The Dot-Com Governance Model

Every great business has a despot at the top of the org chart. This could be the founding entrepreneur, the rainmaker who becomes his business' image, or a great CEO. Yet, there's an inherent conflict between the way a good businessperson looks at the world, and the way the Internet must be governed, which is by consensus. Politicians see the Internet as a collection of businesses, not a vast collective that must be brought to consensus.

Yesterday I mentioned the idea that consensus rules the Net. It’s not enough to get a majority behind a law because unless the vast majority accepts the idea behind the law (as well as the law itself), you can’t enforce it.

There’s something very much like a marketplace in this. To have transparency and liquidity, everything within the market must be visible, and no one should be immune from the market’s reverses. When you trade a share on the NYSE or NASDAQ, you are assured that everything material to your purchase is public knowledge (that’s transparency), and there will be a ready supply of sellers or buyers (that’s liquidity).

But there’s another style of governance brought to the Internet by all good dot-coms: the controlled dictatorship.

If I’ve learned one great truth in covering business for 22 years, it’s that every great business has a despot at the top of the org chart. This could be the founding entrepreneur, the rainmaker who becomes his business’ image, or a great CEO.

Government by committee just doesn’t work in business. Someone has to be in charge. And that person must have an extraordinary feel for the market, as well as a willingness to act on that feel in order to succeed.

The best entrepreneurs understand the fulcrum on which their entire industry balances, and they direct all their corporate energies toward capturing it. For Bill Gates, it was the operating system, the software at the base of all other software. For Jeff Bezos, it’s fulfillment and delivery; he has placed all the capital Wall Street threw at him toward building systems that move massive numbers of orders to individual households.

This is why neither democracy nor consensus can run a winning corporation. To have a chance of success, a leader’s vision must be followed through good times and bad. These are pretty bad times at Amazon.com but there can be no turning back. A revolt by the board or investors would leave Amazon shareholders with no vision at all. So the high wire act will continue, as it should.

We have boards and other checks on entrepreneurs because despotism can also be a cover for knavery. If there was no vision, or if the vision was flawed, you get charts like that of Dr. Koop.
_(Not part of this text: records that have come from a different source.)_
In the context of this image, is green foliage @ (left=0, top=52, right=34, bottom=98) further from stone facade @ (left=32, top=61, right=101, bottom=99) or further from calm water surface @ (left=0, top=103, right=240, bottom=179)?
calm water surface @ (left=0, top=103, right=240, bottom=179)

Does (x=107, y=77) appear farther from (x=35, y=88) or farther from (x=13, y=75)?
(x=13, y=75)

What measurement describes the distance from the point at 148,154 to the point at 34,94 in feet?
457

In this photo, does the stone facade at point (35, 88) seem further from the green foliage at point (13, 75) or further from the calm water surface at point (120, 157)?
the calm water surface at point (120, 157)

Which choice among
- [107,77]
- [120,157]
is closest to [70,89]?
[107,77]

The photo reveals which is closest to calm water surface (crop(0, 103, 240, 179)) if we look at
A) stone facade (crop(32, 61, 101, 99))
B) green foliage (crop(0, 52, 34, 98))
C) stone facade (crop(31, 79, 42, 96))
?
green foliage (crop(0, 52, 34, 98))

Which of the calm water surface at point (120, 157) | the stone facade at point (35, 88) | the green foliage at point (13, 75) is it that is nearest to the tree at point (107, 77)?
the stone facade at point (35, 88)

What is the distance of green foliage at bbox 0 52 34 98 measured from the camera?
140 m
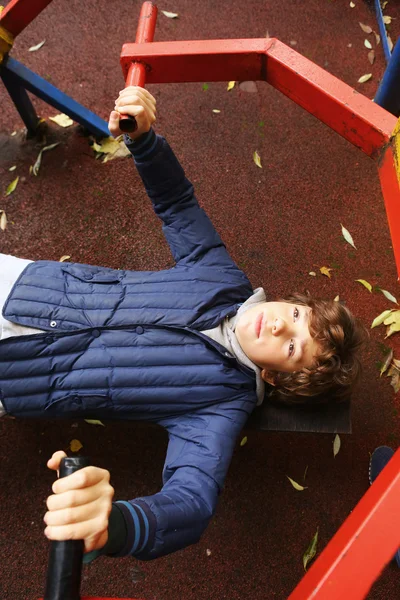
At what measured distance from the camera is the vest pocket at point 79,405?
150cm

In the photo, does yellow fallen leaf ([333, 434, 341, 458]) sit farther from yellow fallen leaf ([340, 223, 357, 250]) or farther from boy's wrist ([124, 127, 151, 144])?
boy's wrist ([124, 127, 151, 144])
So investors are told not to trust any corporate despot too much, to spread their money around to different kinds of businesses, even to different kinds of financial instruments.
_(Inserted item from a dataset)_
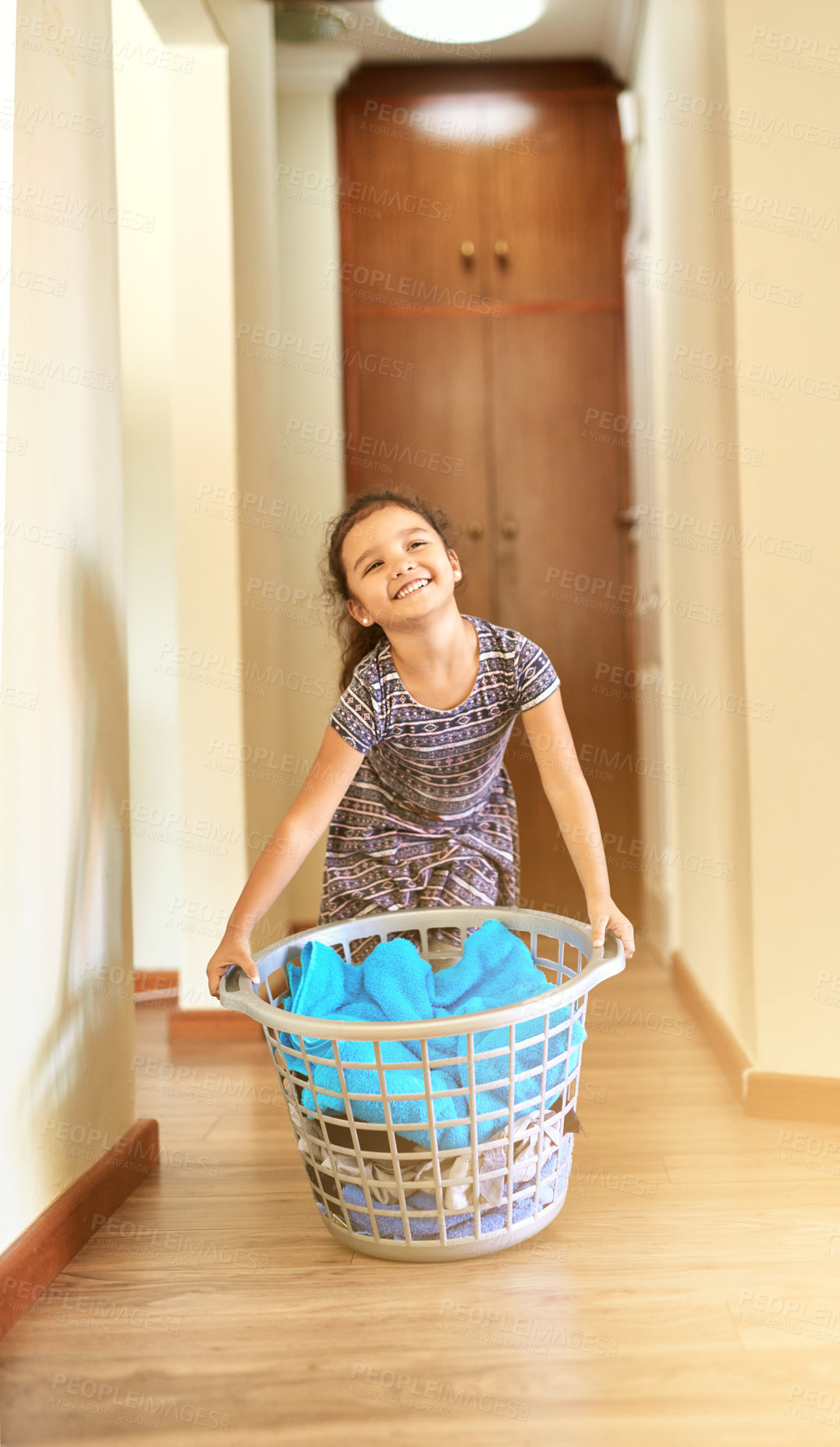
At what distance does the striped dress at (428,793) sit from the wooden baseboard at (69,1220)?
14.5 inches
That’s not the way business works. Internet businesses work on Mark Twain’s old maxim, “Put all your eggs in one basket and watch that basket.”

I mention all this today because there’s an inherent conflict between the way a good businessperson looks at the world, and the way the Internet must be governed. Despotism and consensus are completely different things, managing each takes completely different skill sets.

To manage consensus you need the skills of a diplomat, the willingness to compromise, and an ego that accepts defeat. Managing a business takes vision, drive, and an insistence on having things your own way.

Yet when politicians look at the Internet, they mainly see a collection of businesses, not a vast collective that must be brought to consensus. That’s probably why politicians don’t get the Net, and why they won’t during the current electoral cycle.